→ **Requests**
(A) Please list every publication name that the news post mentions, in the order it appears.
(B) From the news post, retype the stretch from "The news of" through "substance in it.".

→ **Selection**
---+---

Sunday, February 14, 2021

The News Is What's Newsworthy

 

 Once again I was made aware of a current event and dove into a provided article in order to learn the facts about it. I’m not sure what the source was, I think it was something like The Daily Beast or Buzz Feed or the Cranky Turtle, or something like that. I miss the days when news agencies didn’t try to have hipster sounding names and stuck to names like The Post, The Tribune, or The Reporter. At least then you knew they were owned by establishment types, whereas now you’re led to believe they are led by hip young counter-culture types.

 The news of the day was that Disney fired Gina Carano for making controversial remarks on social media. I clicked on the link to read the actual article to find out what she said. I don’t think people are actually expected to do this, I think they are supposed to take their cues from headlines and have their opinions provided to them rather than making up their own minds. Nevertheless, the purveyors of news feel like they have to give the appearance of actual reporting by including an article to go along with the headline. It’s a time-waster for suckers like me who hope to find actual substance in it.

 It turns out that the headline these days is the frosting on a sponge cake. Made from an actual sponge. There is not actual “there” there, anymore, not in mainstream media. My experience with corporate journalism articles since Trump became president has been this: Enticing headline which makes me want to know more, followed by paragraphs that reassert the headline without giving actual evidence for the assertion, peppered with links that don’t provide the actual evidence I’m looking for, often ending in an admission that the actual assertions might not be true. Look at any Russiagate article you’ve shared with others with a critical eye and you’ll understand what I’m talking about.

---+---

→ **Extracted data**
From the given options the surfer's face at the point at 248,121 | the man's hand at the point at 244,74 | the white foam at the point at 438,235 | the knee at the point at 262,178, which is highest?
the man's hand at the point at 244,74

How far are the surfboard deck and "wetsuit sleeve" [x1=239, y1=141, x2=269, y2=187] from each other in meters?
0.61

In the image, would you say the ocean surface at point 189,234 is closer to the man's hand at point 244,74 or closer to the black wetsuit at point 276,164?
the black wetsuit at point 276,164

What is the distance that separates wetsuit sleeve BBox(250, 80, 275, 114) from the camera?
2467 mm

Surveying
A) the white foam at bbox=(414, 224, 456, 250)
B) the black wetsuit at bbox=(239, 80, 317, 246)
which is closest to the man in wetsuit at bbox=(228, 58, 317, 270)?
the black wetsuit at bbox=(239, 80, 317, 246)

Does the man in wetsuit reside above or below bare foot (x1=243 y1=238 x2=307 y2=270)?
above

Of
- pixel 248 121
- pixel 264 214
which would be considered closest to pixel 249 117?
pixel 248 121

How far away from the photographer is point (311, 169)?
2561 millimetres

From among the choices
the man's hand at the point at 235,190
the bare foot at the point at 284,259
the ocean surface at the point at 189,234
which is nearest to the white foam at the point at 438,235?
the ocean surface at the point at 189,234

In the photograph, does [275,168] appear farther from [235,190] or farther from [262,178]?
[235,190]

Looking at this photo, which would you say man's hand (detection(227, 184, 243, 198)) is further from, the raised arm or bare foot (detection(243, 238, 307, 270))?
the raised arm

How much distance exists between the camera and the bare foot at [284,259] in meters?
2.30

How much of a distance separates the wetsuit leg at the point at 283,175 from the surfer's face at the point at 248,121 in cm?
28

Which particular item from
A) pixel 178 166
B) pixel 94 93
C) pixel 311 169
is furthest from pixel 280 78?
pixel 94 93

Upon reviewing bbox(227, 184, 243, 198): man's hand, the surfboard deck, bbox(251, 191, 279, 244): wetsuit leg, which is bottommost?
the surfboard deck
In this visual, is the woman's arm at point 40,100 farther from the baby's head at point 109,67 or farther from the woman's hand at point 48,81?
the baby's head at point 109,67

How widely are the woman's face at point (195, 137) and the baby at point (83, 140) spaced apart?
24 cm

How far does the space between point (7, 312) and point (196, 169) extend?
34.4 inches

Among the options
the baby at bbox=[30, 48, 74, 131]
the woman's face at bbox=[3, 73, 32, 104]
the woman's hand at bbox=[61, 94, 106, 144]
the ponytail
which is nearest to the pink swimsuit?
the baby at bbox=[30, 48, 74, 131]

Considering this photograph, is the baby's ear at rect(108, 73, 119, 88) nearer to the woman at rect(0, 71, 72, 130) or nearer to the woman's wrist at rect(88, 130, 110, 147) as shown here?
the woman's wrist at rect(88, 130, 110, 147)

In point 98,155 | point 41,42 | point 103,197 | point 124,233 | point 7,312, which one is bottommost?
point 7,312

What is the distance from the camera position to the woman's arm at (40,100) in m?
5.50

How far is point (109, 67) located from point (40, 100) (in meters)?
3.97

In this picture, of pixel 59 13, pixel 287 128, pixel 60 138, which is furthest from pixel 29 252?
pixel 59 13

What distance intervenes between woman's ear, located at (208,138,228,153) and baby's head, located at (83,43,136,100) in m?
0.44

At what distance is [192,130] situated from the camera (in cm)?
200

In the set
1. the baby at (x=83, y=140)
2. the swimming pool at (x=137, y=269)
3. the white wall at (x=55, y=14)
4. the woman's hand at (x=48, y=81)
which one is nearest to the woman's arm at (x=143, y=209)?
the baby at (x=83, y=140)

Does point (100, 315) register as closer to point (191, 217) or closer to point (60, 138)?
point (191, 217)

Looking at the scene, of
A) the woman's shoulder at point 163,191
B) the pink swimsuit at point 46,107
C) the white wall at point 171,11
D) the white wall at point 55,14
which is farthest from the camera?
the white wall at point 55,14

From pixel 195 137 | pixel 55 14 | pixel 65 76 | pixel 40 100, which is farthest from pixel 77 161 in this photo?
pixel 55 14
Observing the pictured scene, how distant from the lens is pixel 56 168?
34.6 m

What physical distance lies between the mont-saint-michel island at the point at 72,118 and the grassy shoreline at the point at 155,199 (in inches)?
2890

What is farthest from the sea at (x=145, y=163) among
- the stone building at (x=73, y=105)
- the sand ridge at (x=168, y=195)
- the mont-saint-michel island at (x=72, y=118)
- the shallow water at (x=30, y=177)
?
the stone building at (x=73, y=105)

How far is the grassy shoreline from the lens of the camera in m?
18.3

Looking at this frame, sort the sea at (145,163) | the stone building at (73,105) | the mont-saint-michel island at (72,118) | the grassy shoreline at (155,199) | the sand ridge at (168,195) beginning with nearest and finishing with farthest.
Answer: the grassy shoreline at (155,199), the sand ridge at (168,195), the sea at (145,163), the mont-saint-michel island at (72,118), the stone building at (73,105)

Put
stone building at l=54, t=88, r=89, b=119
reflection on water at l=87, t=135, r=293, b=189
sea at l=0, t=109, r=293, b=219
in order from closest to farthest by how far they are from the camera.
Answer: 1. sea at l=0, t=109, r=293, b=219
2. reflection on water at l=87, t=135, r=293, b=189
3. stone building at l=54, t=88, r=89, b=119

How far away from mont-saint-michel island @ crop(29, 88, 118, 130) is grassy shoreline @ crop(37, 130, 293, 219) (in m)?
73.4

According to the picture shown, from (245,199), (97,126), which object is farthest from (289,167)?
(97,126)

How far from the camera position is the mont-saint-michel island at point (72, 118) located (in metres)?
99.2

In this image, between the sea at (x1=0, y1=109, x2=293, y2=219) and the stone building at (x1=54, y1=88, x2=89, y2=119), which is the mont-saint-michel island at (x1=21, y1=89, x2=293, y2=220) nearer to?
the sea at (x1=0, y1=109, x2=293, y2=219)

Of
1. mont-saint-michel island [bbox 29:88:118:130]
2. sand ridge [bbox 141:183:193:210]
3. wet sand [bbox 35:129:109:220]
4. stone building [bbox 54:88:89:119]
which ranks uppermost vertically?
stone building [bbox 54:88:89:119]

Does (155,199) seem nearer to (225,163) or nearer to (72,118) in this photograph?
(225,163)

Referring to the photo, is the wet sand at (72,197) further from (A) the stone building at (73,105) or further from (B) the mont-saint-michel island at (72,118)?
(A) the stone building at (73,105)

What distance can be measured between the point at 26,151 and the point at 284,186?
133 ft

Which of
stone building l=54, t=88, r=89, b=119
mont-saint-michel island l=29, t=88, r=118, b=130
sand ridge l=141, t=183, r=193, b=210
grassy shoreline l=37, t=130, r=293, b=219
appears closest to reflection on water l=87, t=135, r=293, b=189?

---+---

→ **Answers to the exercises**
(A)
The Daily Beast
Buzz Feed
the Cranky Turtle
The Post
The Tribune
The Reporter

(B)
The news of the day was that Disney fired Gina Carano for making controversial remarks on social media. I clicked on the link to read the actual article to find out what she said. I don’t think people are actually expected to do this, I think they are supposed to take their cues from headlines and have their opinions provided to them rather than making up their own minds. Nevertheless, the purveyors of news feel like they have to give the appearance of actual reporting by including an article to go along with the headline. It’s a time-waster for suckers like me who hope to find actual substance in it.